You see, we made the gas do just everything. It does just everything still. It lights the house, it cooks the dinner, it warms the parlor, it turns the mill, it heats the engine-boiler, it crushes the ore, it works the factory, and it runs the mayor and town council bodily. There’s nothing on earth done in this city to-day but, if you look into it closely, the natural gas does it. We base ourselves entirely on natural gas. If the gas were to go out, we’d go out like a candle. The city arms are three gas taps, proper, on a field, vert; and the motto runs, “With it, we stand; without it, we totter.”
So, after all, I owed everything in the end to my dear old mater’s blunder about the grand piano. If it hadn’t been for that, I should never have owned the corner lot, and never have become president of the Cooper’s Pike Natural Gas Supply Association.

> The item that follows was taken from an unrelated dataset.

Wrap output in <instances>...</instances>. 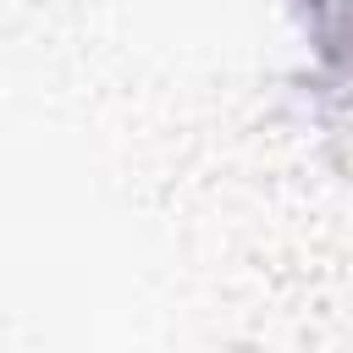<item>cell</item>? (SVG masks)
I'll use <instances>...</instances> for the list:
<instances>
[{"instance_id":"1","label":"cell","mask_w":353,"mask_h":353,"mask_svg":"<svg viewBox=\"0 0 353 353\" xmlns=\"http://www.w3.org/2000/svg\"><path fill=\"white\" fill-rule=\"evenodd\" d=\"M320 83L353 94V0H292Z\"/></svg>"}]
</instances>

Of course I grew to be rich, Western fashion, right off. Without an effort of my own, the money began to tumble in bewilderingly. That’s why I say I owe it all to the public. Not but what I manage to live comfortably on it myself too. I allow myself a trifle for the trouble of management. I bought a new lot, right here where we sit, and fixed up a house on it — not the one you see, but its respectable predecessor; for naturally I’ve gone on getting richer and richer ever since, as the city developed. Still, even the first house was a very convenient one, and I found myself at once a person of great importance in Nevada generally.